El pasado lunes 22 –el mismo día en que el pianista Lang Lang llenaba la Sala Argenta del Palacio de Festivales hasta la bandera–, Norman Lebrecht, uno de los comentaristas musicales y culturales más leídos del mundo, publicaba en su influyente página web Slipped Disc un breve artículo titulado '¿Por qué no vuelve el público?'. En él, Lebrecht se hacía eco de una noticia aparecida en el New York Times que constataba el descenso generalizado en la afluencia de aficionados a los auditorios más importantes durante esta temporada –aún más acusado si se tiene en cuenta el menor número de conciertos– y postulaba la necesidad de un cambio a escala global, aunque no precisaba qué tipo de cambio debía hacerse ni cómo implementarlo.
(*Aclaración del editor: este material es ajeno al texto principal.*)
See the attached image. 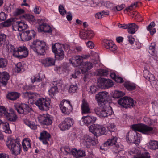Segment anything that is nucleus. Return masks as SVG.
I'll return each instance as SVG.
<instances>
[{"instance_id":"obj_1","label":"nucleus","mask_w":158,"mask_h":158,"mask_svg":"<svg viewBox=\"0 0 158 158\" xmlns=\"http://www.w3.org/2000/svg\"><path fill=\"white\" fill-rule=\"evenodd\" d=\"M8 51L12 52L14 56L18 59L25 58L28 56L29 54L28 49L23 46H19L16 48L10 46Z\"/></svg>"},{"instance_id":"obj_2","label":"nucleus","mask_w":158,"mask_h":158,"mask_svg":"<svg viewBox=\"0 0 158 158\" xmlns=\"http://www.w3.org/2000/svg\"><path fill=\"white\" fill-rule=\"evenodd\" d=\"M99 106L95 108L94 110L96 114L100 117L105 118L113 114L112 108L107 103H102L98 105Z\"/></svg>"},{"instance_id":"obj_3","label":"nucleus","mask_w":158,"mask_h":158,"mask_svg":"<svg viewBox=\"0 0 158 158\" xmlns=\"http://www.w3.org/2000/svg\"><path fill=\"white\" fill-rule=\"evenodd\" d=\"M31 48L37 54L43 55L47 49V45L45 42L39 40H34L30 45Z\"/></svg>"},{"instance_id":"obj_4","label":"nucleus","mask_w":158,"mask_h":158,"mask_svg":"<svg viewBox=\"0 0 158 158\" xmlns=\"http://www.w3.org/2000/svg\"><path fill=\"white\" fill-rule=\"evenodd\" d=\"M6 144L8 148L11 150L12 154L17 155L20 154L21 145L18 139L8 138Z\"/></svg>"},{"instance_id":"obj_5","label":"nucleus","mask_w":158,"mask_h":158,"mask_svg":"<svg viewBox=\"0 0 158 158\" xmlns=\"http://www.w3.org/2000/svg\"><path fill=\"white\" fill-rule=\"evenodd\" d=\"M63 44L58 43L52 44V52L55 54V59L56 60H61L64 56Z\"/></svg>"},{"instance_id":"obj_6","label":"nucleus","mask_w":158,"mask_h":158,"mask_svg":"<svg viewBox=\"0 0 158 158\" xmlns=\"http://www.w3.org/2000/svg\"><path fill=\"white\" fill-rule=\"evenodd\" d=\"M51 100L48 98H40L35 102V104L42 111H47L50 107Z\"/></svg>"},{"instance_id":"obj_7","label":"nucleus","mask_w":158,"mask_h":158,"mask_svg":"<svg viewBox=\"0 0 158 158\" xmlns=\"http://www.w3.org/2000/svg\"><path fill=\"white\" fill-rule=\"evenodd\" d=\"M131 128L135 131H138L147 134L152 133L153 130L152 127L142 124H133L131 126Z\"/></svg>"},{"instance_id":"obj_8","label":"nucleus","mask_w":158,"mask_h":158,"mask_svg":"<svg viewBox=\"0 0 158 158\" xmlns=\"http://www.w3.org/2000/svg\"><path fill=\"white\" fill-rule=\"evenodd\" d=\"M14 107L18 113L23 114H27L32 110L28 105L23 103L15 104Z\"/></svg>"},{"instance_id":"obj_9","label":"nucleus","mask_w":158,"mask_h":158,"mask_svg":"<svg viewBox=\"0 0 158 158\" xmlns=\"http://www.w3.org/2000/svg\"><path fill=\"white\" fill-rule=\"evenodd\" d=\"M135 102L132 98L127 97L121 98L118 101V104L125 108L133 107Z\"/></svg>"},{"instance_id":"obj_10","label":"nucleus","mask_w":158,"mask_h":158,"mask_svg":"<svg viewBox=\"0 0 158 158\" xmlns=\"http://www.w3.org/2000/svg\"><path fill=\"white\" fill-rule=\"evenodd\" d=\"M35 32L33 30L26 31L19 33L17 35L18 39L20 41H28L31 39L32 37H35Z\"/></svg>"},{"instance_id":"obj_11","label":"nucleus","mask_w":158,"mask_h":158,"mask_svg":"<svg viewBox=\"0 0 158 158\" xmlns=\"http://www.w3.org/2000/svg\"><path fill=\"white\" fill-rule=\"evenodd\" d=\"M60 108L62 113L69 115L73 110L72 106L69 101L63 100L59 105Z\"/></svg>"},{"instance_id":"obj_12","label":"nucleus","mask_w":158,"mask_h":158,"mask_svg":"<svg viewBox=\"0 0 158 158\" xmlns=\"http://www.w3.org/2000/svg\"><path fill=\"white\" fill-rule=\"evenodd\" d=\"M128 153L130 155H133V158H150L149 154L148 152L142 153L139 148L136 147L130 150Z\"/></svg>"},{"instance_id":"obj_13","label":"nucleus","mask_w":158,"mask_h":158,"mask_svg":"<svg viewBox=\"0 0 158 158\" xmlns=\"http://www.w3.org/2000/svg\"><path fill=\"white\" fill-rule=\"evenodd\" d=\"M38 119L41 124L48 126L52 124L53 118L51 115L46 114L40 115L38 117Z\"/></svg>"},{"instance_id":"obj_14","label":"nucleus","mask_w":158,"mask_h":158,"mask_svg":"<svg viewBox=\"0 0 158 158\" xmlns=\"http://www.w3.org/2000/svg\"><path fill=\"white\" fill-rule=\"evenodd\" d=\"M98 85L102 88L108 89L114 85L112 81L110 79L100 78L97 81Z\"/></svg>"},{"instance_id":"obj_15","label":"nucleus","mask_w":158,"mask_h":158,"mask_svg":"<svg viewBox=\"0 0 158 158\" xmlns=\"http://www.w3.org/2000/svg\"><path fill=\"white\" fill-rule=\"evenodd\" d=\"M73 120L70 118H67L59 125V127L62 131L69 129L73 124Z\"/></svg>"},{"instance_id":"obj_16","label":"nucleus","mask_w":158,"mask_h":158,"mask_svg":"<svg viewBox=\"0 0 158 158\" xmlns=\"http://www.w3.org/2000/svg\"><path fill=\"white\" fill-rule=\"evenodd\" d=\"M97 118L96 117L93 116H83L80 124L81 125L85 124L87 126L90 124H92L96 120Z\"/></svg>"},{"instance_id":"obj_17","label":"nucleus","mask_w":158,"mask_h":158,"mask_svg":"<svg viewBox=\"0 0 158 158\" xmlns=\"http://www.w3.org/2000/svg\"><path fill=\"white\" fill-rule=\"evenodd\" d=\"M37 29L39 32H44L48 33H51L53 30L52 27L45 23L40 24Z\"/></svg>"},{"instance_id":"obj_18","label":"nucleus","mask_w":158,"mask_h":158,"mask_svg":"<svg viewBox=\"0 0 158 158\" xmlns=\"http://www.w3.org/2000/svg\"><path fill=\"white\" fill-rule=\"evenodd\" d=\"M117 138L116 137H113L111 139H108L100 147L101 149L105 150L106 147L109 146H112L115 145L117 143Z\"/></svg>"},{"instance_id":"obj_19","label":"nucleus","mask_w":158,"mask_h":158,"mask_svg":"<svg viewBox=\"0 0 158 158\" xmlns=\"http://www.w3.org/2000/svg\"><path fill=\"white\" fill-rule=\"evenodd\" d=\"M108 93L106 92H99L96 95V98L98 105L102 104V103H105V101L107 97Z\"/></svg>"},{"instance_id":"obj_20","label":"nucleus","mask_w":158,"mask_h":158,"mask_svg":"<svg viewBox=\"0 0 158 158\" xmlns=\"http://www.w3.org/2000/svg\"><path fill=\"white\" fill-rule=\"evenodd\" d=\"M51 137V135L45 131H43L40 133L39 139L42 141L44 144H48V141Z\"/></svg>"},{"instance_id":"obj_21","label":"nucleus","mask_w":158,"mask_h":158,"mask_svg":"<svg viewBox=\"0 0 158 158\" xmlns=\"http://www.w3.org/2000/svg\"><path fill=\"white\" fill-rule=\"evenodd\" d=\"M94 33L92 30H88L80 33V36L82 40H90L94 36Z\"/></svg>"},{"instance_id":"obj_22","label":"nucleus","mask_w":158,"mask_h":158,"mask_svg":"<svg viewBox=\"0 0 158 158\" xmlns=\"http://www.w3.org/2000/svg\"><path fill=\"white\" fill-rule=\"evenodd\" d=\"M5 117L8 121L13 122L16 121L17 118V115L12 109H10L9 112H7Z\"/></svg>"},{"instance_id":"obj_23","label":"nucleus","mask_w":158,"mask_h":158,"mask_svg":"<svg viewBox=\"0 0 158 158\" xmlns=\"http://www.w3.org/2000/svg\"><path fill=\"white\" fill-rule=\"evenodd\" d=\"M83 60L81 56H73L69 60L72 65L74 67H77L80 64Z\"/></svg>"},{"instance_id":"obj_24","label":"nucleus","mask_w":158,"mask_h":158,"mask_svg":"<svg viewBox=\"0 0 158 158\" xmlns=\"http://www.w3.org/2000/svg\"><path fill=\"white\" fill-rule=\"evenodd\" d=\"M82 114H88L90 112V109L87 102L85 99L82 101V104L81 106Z\"/></svg>"},{"instance_id":"obj_25","label":"nucleus","mask_w":158,"mask_h":158,"mask_svg":"<svg viewBox=\"0 0 158 158\" xmlns=\"http://www.w3.org/2000/svg\"><path fill=\"white\" fill-rule=\"evenodd\" d=\"M10 76L8 73L6 72H1V78L0 82L2 85L6 86L9 80Z\"/></svg>"},{"instance_id":"obj_26","label":"nucleus","mask_w":158,"mask_h":158,"mask_svg":"<svg viewBox=\"0 0 158 158\" xmlns=\"http://www.w3.org/2000/svg\"><path fill=\"white\" fill-rule=\"evenodd\" d=\"M128 32L131 34H134L139 28L138 26L134 23L128 24Z\"/></svg>"},{"instance_id":"obj_27","label":"nucleus","mask_w":158,"mask_h":158,"mask_svg":"<svg viewBox=\"0 0 158 158\" xmlns=\"http://www.w3.org/2000/svg\"><path fill=\"white\" fill-rule=\"evenodd\" d=\"M20 96V93L16 92H10L7 94L6 97L9 100H15L18 98Z\"/></svg>"},{"instance_id":"obj_28","label":"nucleus","mask_w":158,"mask_h":158,"mask_svg":"<svg viewBox=\"0 0 158 158\" xmlns=\"http://www.w3.org/2000/svg\"><path fill=\"white\" fill-rule=\"evenodd\" d=\"M42 63L45 66H53L55 64V59L52 58H48L43 60Z\"/></svg>"},{"instance_id":"obj_29","label":"nucleus","mask_w":158,"mask_h":158,"mask_svg":"<svg viewBox=\"0 0 158 158\" xmlns=\"http://www.w3.org/2000/svg\"><path fill=\"white\" fill-rule=\"evenodd\" d=\"M155 47V44L154 43H152L149 45L148 50L149 53L151 55L156 56H157V51Z\"/></svg>"},{"instance_id":"obj_30","label":"nucleus","mask_w":158,"mask_h":158,"mask_svg":"<svg viewBox=\"0 0 158 158\" xmlns=\"http://www.w3.org/2000/svg\"><path fill=\"white\" fill-rule=\"evenodd\" d=\"M100 127V125L93 124L89 126V129L90 132L94 134H99Z\"/></svg>"},{"instance_id":"obj_31","label":"nucleus","mask_w":158,"mask_h":158,"mask_svg":"<svg viewBox=\"0 0 158 158\" xmlns=\"http://www.w3.org/2000/svg\"><path fill=\"white\" fill-rule=\"evenodd\" d=\"M72 155L76 158L80 157L85 156V152L83 150H79L77 151L76 149H74L72 150Z\"/></svg>"},{"instance_id":"obj_32","label":"nucleus","mask_w":158,"mask_h":158,"mask_svg":"<svg viewBox=\"0 0 158 158\" xmlns=\"http://www.w3.org/2000/svg\"><path fill=\"white\" fill-rule=\"evenodd\" d=\"M20 18L21 19L27 20L31 23H33L35 20L34 17L32 15L30 14H25L21 16Z\"/></svg>"},{"instance_id":"obj_33","label":"nucleus","mask_w":158,"mask_h":158,"mask_svg":"<svg viewBox=\"0 0 158 158\" xmlns=\"http://www.w3.org/2000/svg\"><path fill=\"white\" fill-rule=\"evenodd\" d=\"M16 23V24L18 26V31H21L27 28L28 27V25L22 21H17Z\"/></svg>"},{"instance_id":"obj_34","label":"nucleus","mask_w":158,"mask_h":158,"mask_svg":"<svg viewBox=\"0 0 158 158\" xmlns=\"http://www.w3.org/2000/svg\"><path fill=\"white\" fill-rule=\"evenodd\" d=\"M124 87L128 90L132 91L134 90L136 88V85L129 82H126L124 84Z\"/></svg>"},{"instance_id":"obj_35","label":"nucleus","mask_w":158,"mask_h":158,"mask_svg":"<svg viewBox=\"0 0 158 158\" xmlns=\"http://www.w3.org/2000/svg\"><path fill=\"white\" fill-rule=\"evenodd\" d=\"M16 19L15 18L9 19L4 22L3 25L5 27L10 26L11 25H13L14 24H15L16 23Z\"/></svg>"},{"instance_id":"obj_36","label":"nucleus","mask_w":158,"mask_h":158,"mask_svg":"<svg viewBox=\"0 0 158 158\" xmlns=\"http://www.w3.org/2000/svg\"><path fill=\"white\" fill-rule=\"evenodd\" d=\"M113 42L111 40L105 39L102 41V44L106 49L107 50Z\"/></svg>"},{"instance_id":"obj_37","label":"nucleus","mask_w":158,"mask_h":158,"mask_svg":"<svg viewBox=\"0 0 158 158\" xmlns=\"http://www.w3.org/2000/svg\"><path fill=\"white\" fill-rule=\"evenodd\" d=\"M73 149L70 148L68 146H67L64 147H62L60 149L61 151L65 155L70 154L71 153L72 154Z\"/></svg>"},{"instance_id":"obj_38","label":"nucleus","mask_w":158,"mask_h":158,"mask_svg":"<svg viewBox=\"0 0 158 158\" xmlns=\"http://www.w3.org/2000/svg\"><path fill=\"white\" fill-rule=\"evenodd\" d=\"M157 141L150 140L149 143L148 148L151 149L156 150L157 149Z\"/></svg>"},{"instance_id":"obj_39","label":"nucleus","mask_w":158,"mask_h":158,"mask_svg":"<svg viewBox=\"0 0 158 158\" xmlns=\"http://www.w3.org/2000/svg\"><path fill=\"white\" fill-rule=\"evenodd\" d=\"M92 138L88 135H84L83 139L84 141L85 142L84 143L86 147L88 148H89L90 147L89 145L87 143H89L91 140H92Z\"/></svg>"},{"instance_id":"obj_40","label":"nucleus","mask_w":158,"mask_h":158,"mask_svg":"<svg viewBox=\"0 0 158 158\" xmlns=\"http://www.w3.org/2000/svg\"><path fill=\"white\" fill-rule=\"evenodd\" d=\"M3 128L4 131L6 133L10 134L11 131L10 129L9 125L7 123H3L2 124Z\"/></svg>"},{"instance_id":"obj_41","label":"nucleus","mask_w":158,"mask_h":158,"mask_svg":"<svg viewBox=\"0 0 158 158\" xmlns=\"http://www.w3.org/2000/svg\"><path fill=\"white\" fill-rule=\"evenodd\" d=\"M103 5L107 8L110 9L113 11L114 10L115 5L109 1H106L102 2Z\"/></svg>"},{"instance_id":"obj_42","label":"nucleus","mask_w":158,"mask_h":158,"mask_svg":"<svg viewBox=\"0 0 158 158\" xmlns=\"http://www.w3.org/2000/svg\"><path fill=\"white\" fill-rule=\"evenodd\" d=\"M89 70H80L81 71V73L82 74L84 75V81H85V80L87 78H89L91 76V73L90 71Z\"/></svg>"},{"instance_id":"obj_43","label":"nucleus","mask_w":158,"mask_h":158,"mask_svg":"<svg viewBox=\"0 0 158 158\" xmlns=\"http://www.w3.org/2000/svg\"><path fill=\"white\" fill-rule=\"evenodd\" d=\"M82 68L85 69H90L93 67V64L90 62H85L82 63Z\"/></svg>"},{"instance_id":"obj_44","label":"nucleus","mask_w":158,"mask_h":158,"mask_svg":"<svg viewBox=\"0 0 158 158\" xmlns=\"http://www.w3.org/2000/svg\"><path fill=\"white\" fill-rule=\"evenodd\" d=\"M125 95L124 93L122 91L116 90L114 91L113 95V97L114 98H118L123 96Z\"/></svg>"},{"instance_id":"obj_45","label":"nucleus","mask_w":158,"mask_h":158,"mask_svg":"<svg viewBox=\"0 0 158 158\" xmlns=\"http://www.w3.org/2000/svg\"><path fill=\"white\" fill-rule=\"evenodd\" d=\"M31 79L32 83H34L35 82H39L42 80V79L40 78V74L39 73L36 74L35 76L31 77Z\"/></svg>"},{"instance_id":"obj_46","label":"nucleus","mask_w":158,"mask_h":158,"mask_svg":"<svg viewBox=\"0 0 158 158\" xmlns=\"http://www.w3.org/2000/svg\"><path fill=\"white\" fill-rule=\"evenodd\" d=\"M118 47L114 42L113 43L111 46L107 50L113 53H115L117 50Z\"/></svg>"},{"instance_id":"obj_47","label":"nucleus","mask_w":158,"mask_h":158,"mask_svg":"<svg viewBox=\"0 0 158 158\" xmlns=\"http://www.w3.org/2000/svg\"><path fill=\"white\" fill-rule=\"evenodd\" d=\"M58 92V88L56 86L52 87L49 90V94L54 96Z\"/></svg>"},{"instance_id":"obj_48","label":"nucleus","mask_w":158,"mask_h":158,"mask_svg":"<svg viewBox=\"0 0 158 158\" xmlns=\"http://www.w3.org/2000/svg\"><path fill=\"white\" fill-rule=\"evenodd\" d=\"M97 75L99 76H106L108 74L107 70H98Z\"/></svg>"},{"instance_id":"obj_49","label":"nucleus","mask_w":158,"mask_h":158,"mask_svg":"<svg viewBox=\"0 0 158 158\" xmlns=\"http://www.w3.org/2000/svg\"><path fill=\"white\" fill-rule=\"evenodd\" d=\"M7 111V109L4 106H0V117L2 116H5Z\"/></svg>"},{"instance_id":"obj_50","label":"nucleus","mask_w":158,"mask_h":158,"mask_svg":"<svg viewBox=\"0 0 158 158\" xmlns=\"http://www.w3.org/2000/svg\"><path fill=\"white\" fill-rule=\"evenodd\" d=\"M6 39V36L4 34L0 33V47L4 44Z\"/></svg>"},{"instance_id":"obj_51","label":"nucleus","mask_w":158,"mask_h":158,"mask_svg":"<svg viewBox=\"0 0 158 158\" xmlns=\"http://www.w3.org/2000/svg\"><path fill=\"white\" fill-rule=\"evenodd\" d=\"M59 11L60 14L62 16L65 15L66 13V11L64 7L62 5H60L59 6Z\"/></svg>"},{"instance_id":"obj_52","label":"nucleus","mask_w":158,"mask_h":158,"mask_svg":"<svg viewBox=\"0 0 158 158\" xmlns=\"http://www.w3.org/2000/svg\"><path fill=\"white\" fill-rule=\"evenodd\" d=\"M125 7V5L124 4H122L118 5L116 6L115 5L114 7V10H113L114 11H120L121 10Z\"/></svg>"},{"instance_id":"obj_53","label":"nucleus","mask_w":158,"mask_h":158,"mask_svg":"<svg viewBox=\"0 0 158 158\" xmlns=\"http://www.w3.org/2000/svg\"><path fill=\"white\" fill-rule=\"evenodd\" d=\"M77 88V86L76 84H75V85H72L70 86L69 89V91L70 93H74L75 92Z\"/></svg>"},{"instance_id":"obj_54","label":"nucleus","mask_w":158,"mask_h":158,"mask_svg":"<svg viewBox=\"0 0 158 158\" xmlns=\"http://www.w3.org/2000/svg\"><path fill=\"white\" fill-rule=\"evenodd\" d=\"M134 46L135 49H139L142 47V44L139 41H135L134 44Z\"/></svg>"},{"instance_id":"obj_55","label":"nucleus","mask_w":158,"mask_h":158,"mask_svg":"<svg viewBox=\"0 0 158 158\" xmlns=\"http://www.w3.org/2000/svg\"><path fill=\"white\" fill-rule=\"evenodd\" d=\"M151 104L153 109L156 110L158 109V100L153 101Z\"/></svg>"},{"instance_id":"obj_56","label":"nucleus","mask_w":158,"mask_h":158,"mask_svg":"<svg viewBox=\"0 0 158 158\" xmlns=\"http://www.w3.org/2000/svg\"><path fill=\"white\" fill-rule=\"evenodd\" d=\"M24 10L22 9H17L14 12V14L15 16H18L24 13Z\"/></svg>"},{"instance_id":"obj_57","label":"nucleus","mask_w":158,"mask_h":158,"mask_svg":"<svg viewBox=\"0 0 158 158\" xmlns=\"http://www.w3.org/2000/svg\"><path fill=\"white\" fill-rule=\"evenodd\" d=\"M90 89V92L93 94L95 93L98 89L97 86L95 85H92L91 86Z\"/></svg>"},{"instance_id":"obj_58","label":"nucleus","mask_w":158,"mask_h":158,"mask_svg":"<svg viewBox=\"0 0 158 158\" xmlns=\"http://www.w3.org/2000/svg\"><path fill=\"white\" fill-rule=\"evenodd\" d=\"M108 130L110 132L114 131L115 129V126L114 124H110L107 127Z\"/></svg>"},{"instance_id":"obj_59","label":"nucleus","mask_w":158,"mask_h":158,"mask_svg":"<svg viewBox=\"0 0 158 158\" xmlns=\"http://www.w3.org/2000/svg\"><path fill=\"white\" fill-rule=\"evenodd\" d=\"M7 15L4 12H2L0 13V19L1 21L6 20L7 18Z\"/></svg>"},{"instance_id":"obj_60","label":"nucleus","mask_w":158,"mask_h":158,"mask_svg":"<svg viewBox=\"0 0 158 158\" xmlns=\"http://www.w3.org/2000/svg\"><path fill=\"white\" fill-rule=\"evenodd\" d=\"M33 11L35 14H39L41 12V8L40 7L35 6Z\"/></svg>"},{"instance_id":"obj_61","label":"nucleus","mask_w":158,"mask_h":158,"mask_svg":"<svg viewBox=\"0 0 158 158\" xmlns=\"http://www.w3.org/2000/svg\"><path fill=\"white\" fill-rule=\"evenodd\" d=\"M134 136L133 143L136 145H138L140 143V138L137 136H135L134 135Z\"/></svg>"},{"instance_id":"obj_62","label":"nucleus","mask_w":158,"mask_h":158,"mask_svg":"<svg viewBox=\"0 0 158 158\" xmlns=\"http://www.w3.org/2000/svg\"><path fill=\"white\" fill-rule=\"evenodd\" d=\"M98 143V141L97 139L94 138H92V140L90 141V143L93 146H95Z\"/></svg>"},{"instance_id":"obj_63","label":"nucleus","mask_w":158,"mask_h":158,"mask_svg":"<svg viewBox=\"0 0 158 158\" xmlns=\"http://www.w3.org/2000/svg\"><path fill=\"white\" fill-rule=\"evenodd\" d=\"M27 125L32 129L35 130L37 128V126L31 122H29Z\"/></svg>"},{"instance_id":"obj_64","label":"nucleus","mask_w":158,"mask_h":158,"mask_svg":"<svg viewBox=\"0 0 158 158\" xmlns=\"http://www.w3.org/2000/svg\"><path fill=\"white\" fill-rule=\"evenodd\" d=\"M143 73L144 77L146 79L151 74L148 70H144Z\"/></svg>"}]
</instances>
Poco después, el mencionado Lang Lang me comentaba en el transcurso de una entrevista las dificultades que el director de un festival tan reconocido por su calidad artística como el de Lucerna estaba teniendo para recuperar los niveles de asistencia anteriores a la pandemia. La situación es, pues, generalizada y, como digo, surgen dudas legítimas sobre lo que ha de hacerse para revertir la situación –si es que se puede– e incluso sobre la oportunidad de replantear el modelo, cada cual el suyo.
Nadie discute, creo, la identidad del Festival Internacional de Santander, que, como ocurre con citas tan consolidadas como la Quincena Musical Donostiarra, se asienta sobre una tradición fecunda y el prestigio de los artistas que a lo largo de tantos años han desfilado por sus escenarios –recordemos, en este punto, la presencia más o menos reciente de la Orquesta Sinfónica de Londres, Simon Rattle, John Eliot Gardiner, Grigory Sokolov, Yannick Nezet-Seguin o Anne Sophie Mutter–, pero del mismo modo, en unos momentos tan convulsos como estos, en que hasta las veteranas y popularísimas Proms londinenses viven en el alambre, creo que nadie en su sano juicio apostaría todo su patrimonio a la pervivencia indefinida de una iniciativa cultural.
Vistas así las cosas y en una situación de incertidumbre como la que vive el panorama musical santanderino en la actualidad, acuciado por la dudosa continuidad del Concurso Internacional de Piano, ¿debe el Festival Internacional cambiar ese modelo? ¿Debe plantearse un modelo distinto en la idea –se entiende– de recuperar ese público e incluso atraer uno nuevo?
Creo que no. Todo lo que nos ha tocado vivir desde marzo de 2020 no solo ha conllevado la profunda crisis económica en que nos hallamos inmersos y que puede explicar en parte el descenso de público; también ha producido una toma de conciencia generalizada –aunque quizás fugaz– de lo precario de nuestra existencia y de todos nuestros afanes, incluso los más elevados y nobles. Nos ha sumido, en definitiva, en una tribulación ante la cual me parece particularmente útil aquella vieja enseñanza que rezaba «en tiempo de desolación, nunca hacer mudanza, mas estar firme y constante en los propósitos y determinación». O, si el lector prefiere palabras menos altisonantes y algo más precisas, creo que toca esperar a que escampe y asumir que los efectos de la pandemia y la crisis económica tardarán en desaparecer. Entretanto, quizás proceda reducir el número de eventos y, a buen seguro, el precio de las entradas, pero fundamentalmente exigir que, pese a todo, el próximo Festival nos dé ese 'más' que siempre pedía Federico Sopeña.